Pennsylvania Gov.-elect Tom Wolf will face federal, state and contractual hurdles should he try to overturn his Republican predecessor's alternative Medicaid expansion initiative for the expansion plan he favors. The Democrat will also confront a challenge in trying to stop the state from restricting benefits for those in the traditional Medicaid program, another Republican initiative.
Open enrollment began Monday for Healthy Pennsylvania, outgoing Gov. Tom Corbett's alternative expansion model for which as many as 600,000 people may be eligible. As part of the initiative, the state built a second Medicaid managed-care system, separate from the existing Medicaid system that serves about 1.6 million residents. .
Undoing Corbett's alternative expansion will require CMS approval, according to Kati Gillis, a spokeswoman for the state's Department of Public Welfare. Another issue is that the state has binding contracts with eight health plans to offer coverage under Healthy Pennsylvania and it's unclear if those can be broken without financial penalties, she said.
Politically, the state's General Assembly has a Republican majority in both its chambers, meaning any move by Wolf to push Medicaid expansion will run into fierce opposition there.
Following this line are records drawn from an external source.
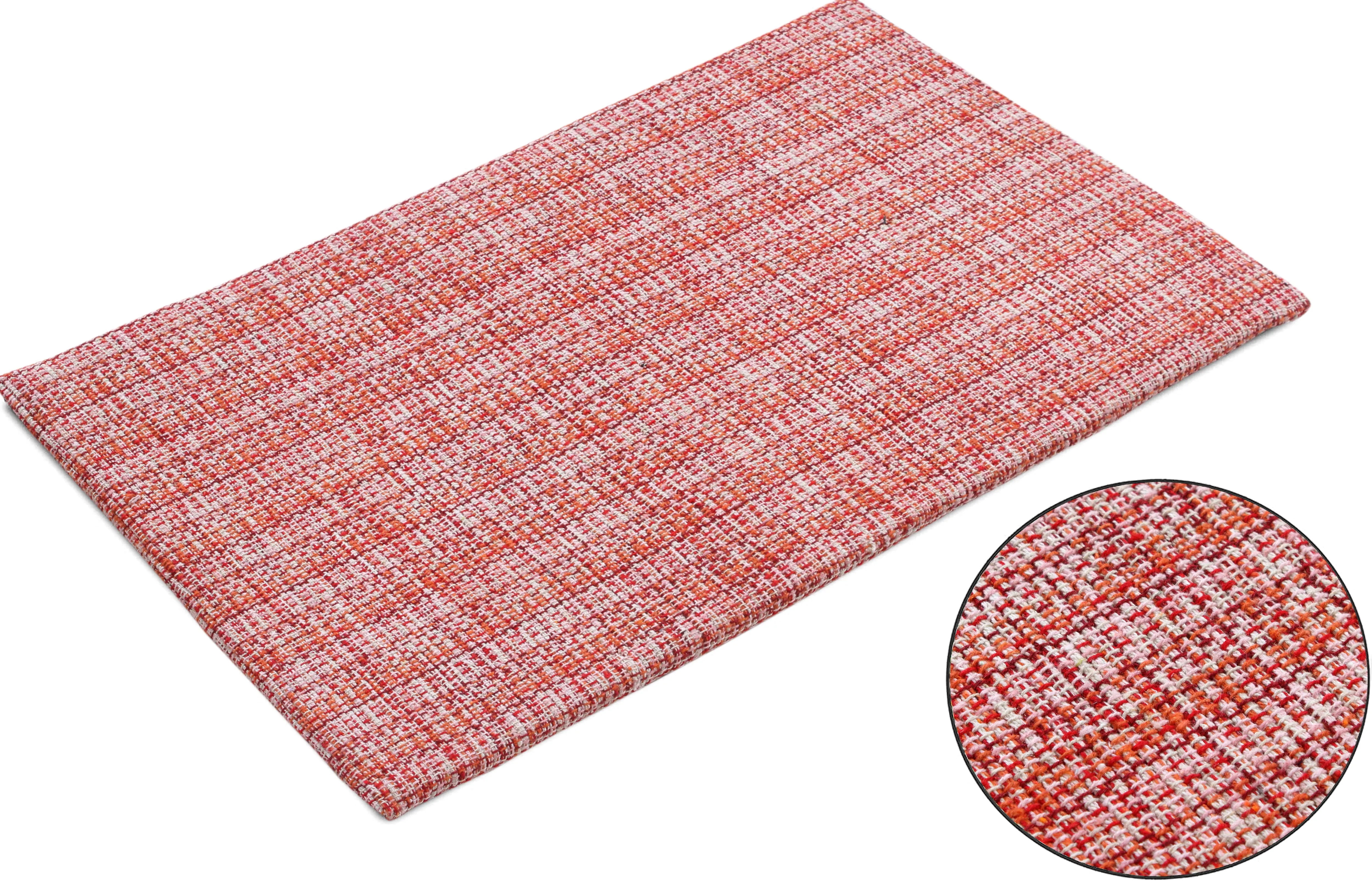Cotton Woven Anti-Fatigue Cushioned Kitchen Mat Working Mat Rug Anti Slip ( 18''x30'') Comfort and Style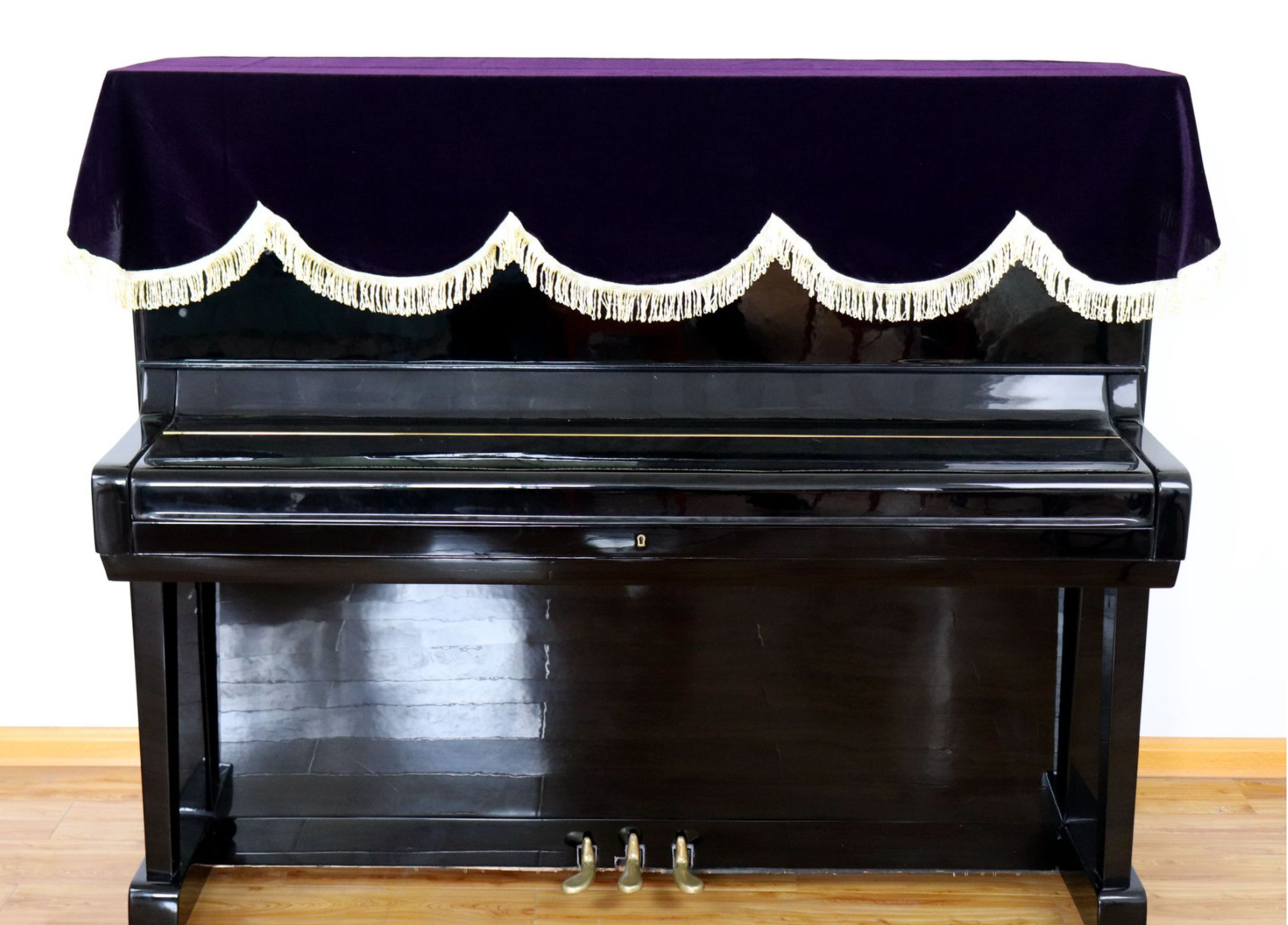 khăn phủ đàn piano cơ, đàn piano điện tử 88 phím chất nhung mịn chống bụi chống xước đàn
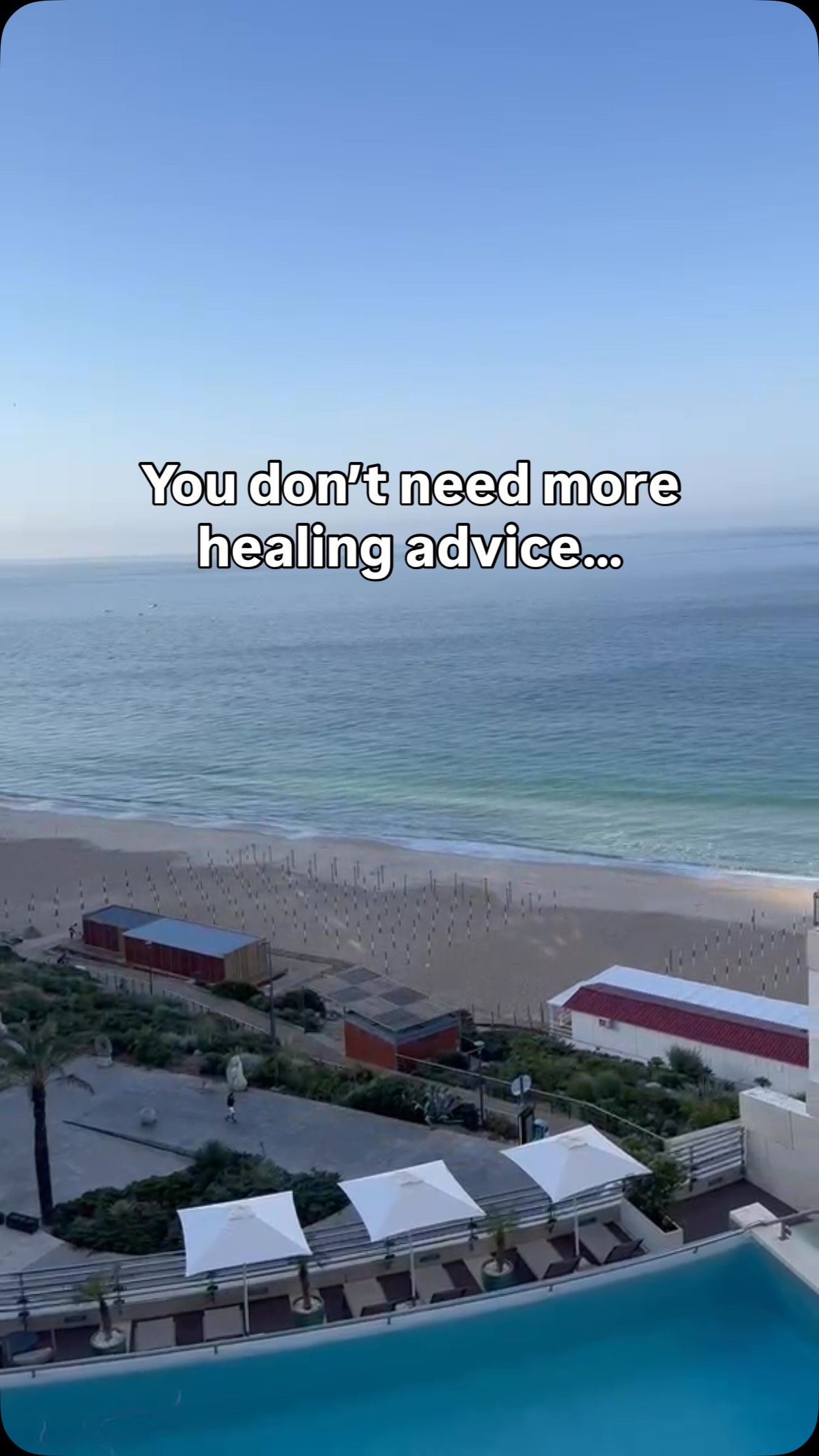 You don’t need more healing advice.

You probably already know 
what you’re “supposed” to do.

Set boundaries.
Practice self-care.
Journal.
Go to therapy.
Choose yourself.

The realization that changes everything 
isn’t usually about learning something new.

It’s realizing that healing 
isn’t about becoming someone different.

It’s about giving yourself permission 
to stop abandoning yourself.

For so many years, you may have learned 
to ignore your needs, question your feelings, 
shrink yourself to keep the peace, 
or carry responsibilities that were never yours to carry.

Healing isn’t proving how strong you are 
by carrying more.

It’s learning that you don’t have to.

And that can feel uncomfortable at first 
because choosing yourself often feels unfamiliar 
when you’ve spent years choosing everyone else.

But every time you listen to your own needs, 
honor your own feelings, 
and show up for yourself, 
you’re creating a new pattern.

One rooted in self-trust instead of survival.

If you’re tired of knowing what to do but struggling to actually put yourself first, comment HEAL and I’ll show you the journal + ebook that hundreds of women trust to help them reconnect with themselves and move forward in their healing journey. ❤️

#healingjourney #toxicrelationships #relationshiphealing #innerhealing #selfworth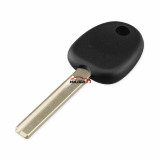 For Hyundai transponder key blank with right groove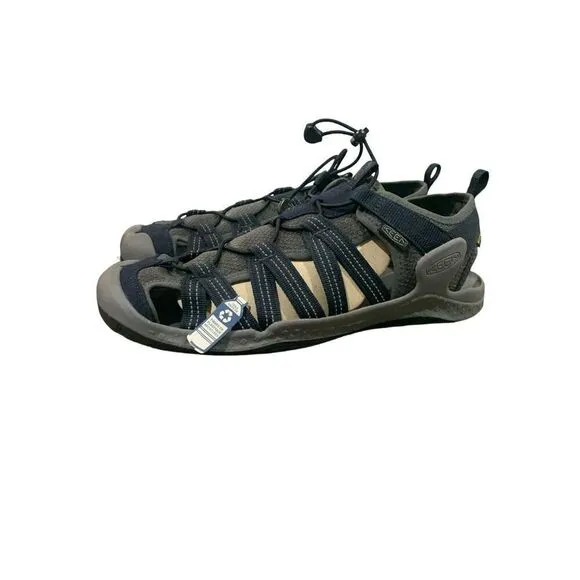 NWB KEEN Mens Sz 13 Drift Creek H2 Closed Toe Water Sport Sandals Sky Captain/Ma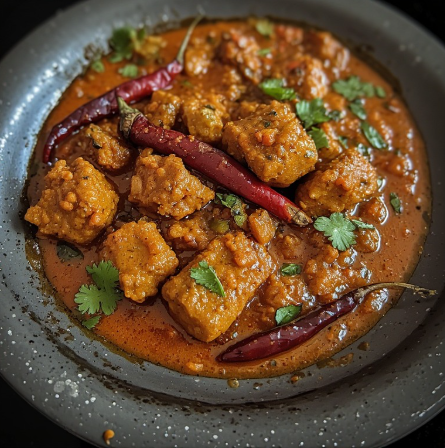Laal Maas (Rajasthan Red Mutton Curry)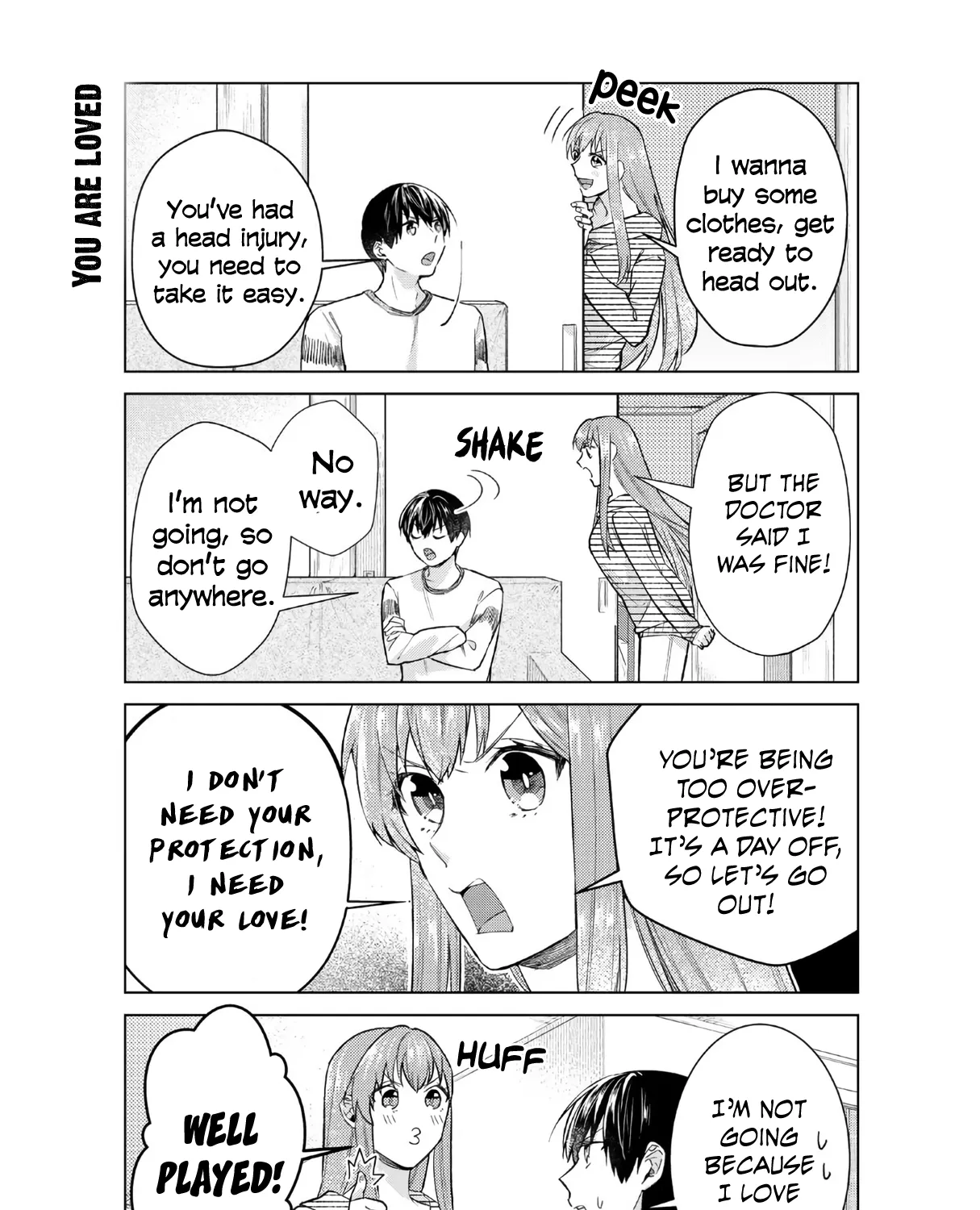 My Perfect Girlfriend! Chapter 24 page 18 - MangaKakalot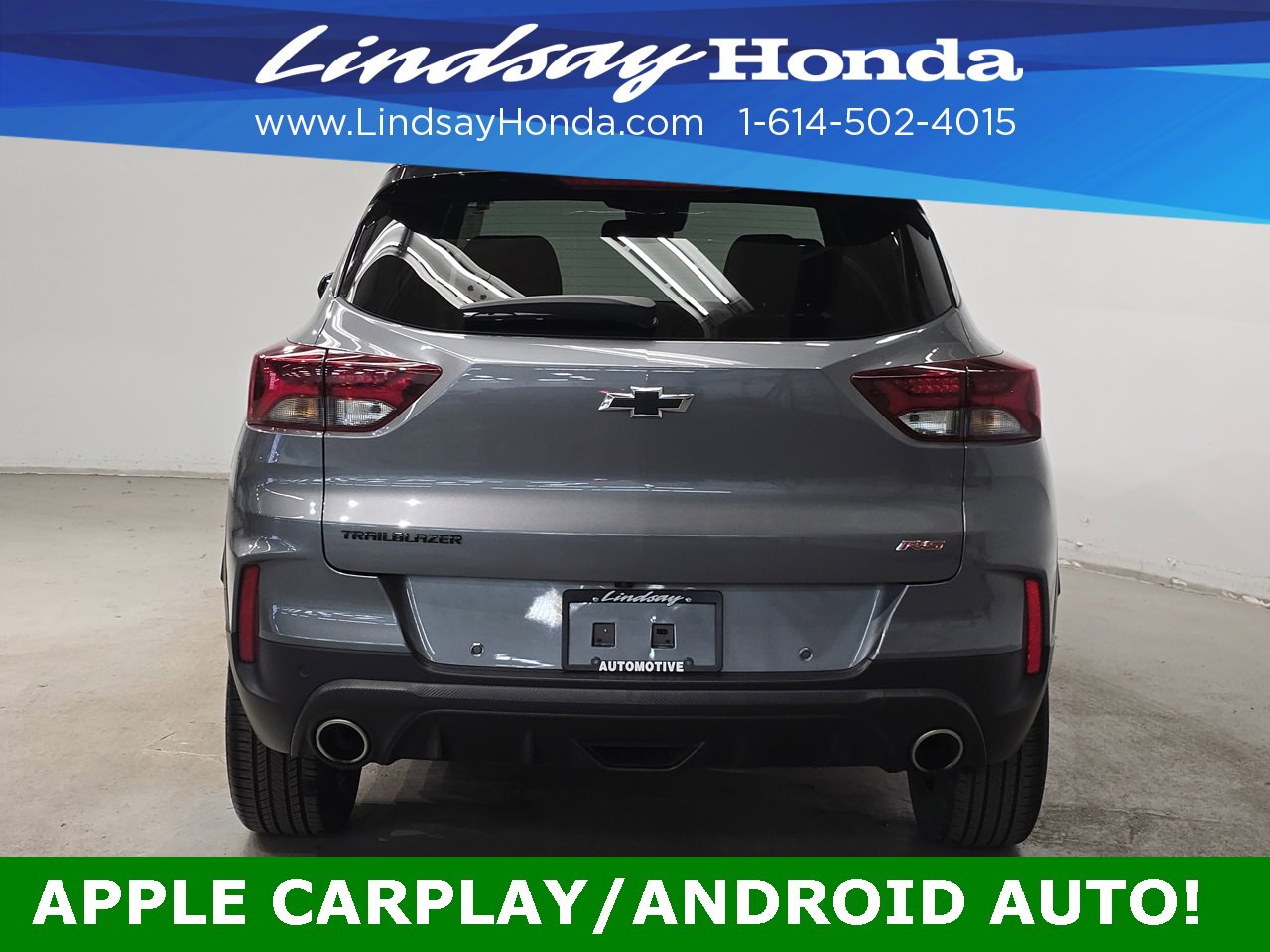 Used 2021 Chevrolet TrailBlazer RS w/ Technology Package image 5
“It is important to note that although Gov. Corbett was defeated, the Republicans increased their control of the chambers in both the state House and Senate. The Legislature is likely to resist some of Gov. Wolf's changes, making it difficult to predict at this point how this will all pan out,” said Izanne Leonard-Haak, a managing principal in Health Management Associates' Harrisburg, Pa., office, in a November analysis on Healthy Pennsylvania (PDF).
Wolf had asked Corbett to stop implementing Healthy Pennsylvania because he planned to institute a simple expansion of the state's existing Medicaid program. The Corbett administration declined the request.
“In order to ensure 600,000 have coverage by Jan. 1, we need to move forward as planned,” Gillis said.
The state also is moving ahead with its plans to alter benefits of those in the traditional Medicaid program, even though it's yet to get the necessary CMS approval to do so, Gillis said. The changes were initially outlined in the same waiver that created Healthy Pennsylvania.
Wolf has said he opposes the proposed Medicaid changes because he views them as a reduction of benefits for the poor.
Federal policy allows states to move forward with these proposed state Medicaid plan amendments while waiting on CMS approval, Gillis said. Gillis said she expects the federal agency to issue its formal ruling on the alterations by March 2015. All the changes can be scrapped should the CMS ultimately not consent, Gillis said.
A request for comment from the CMS was not returned. The state's decision to move forward with benefit changes that the CMS could ultimately veto will likely add to the confusion providers already are feeling about the implementation of Medicaid expansion in the state, according to Dennis Olmstead, chief strategy officer for the Pennsylvania Medical Society. Some are still waiting to find out which Healthy Pennsylvania plans they are in, he added.
Pennsylvania plans to split the traditional Medicaid population into a high-risk and low-risk group based on historic utilization data. Those in the low-risk group are believed to be healthier and those in the high-risk plan group will be people who have more complicated medical situations.
In the past, most services were covered without limits. Now the state is adding restrictions to benefits. For instance, those considered low risk will be limited to two non-emergency hospital admissions annually, while those in the high risk group will be limited to three.
In another example, high-risk traditional Medicaid beneficiaries will be limited to eight radiology tests per year, while those in the low-risk group will be limited to six.
Wolf did not return a request for comment.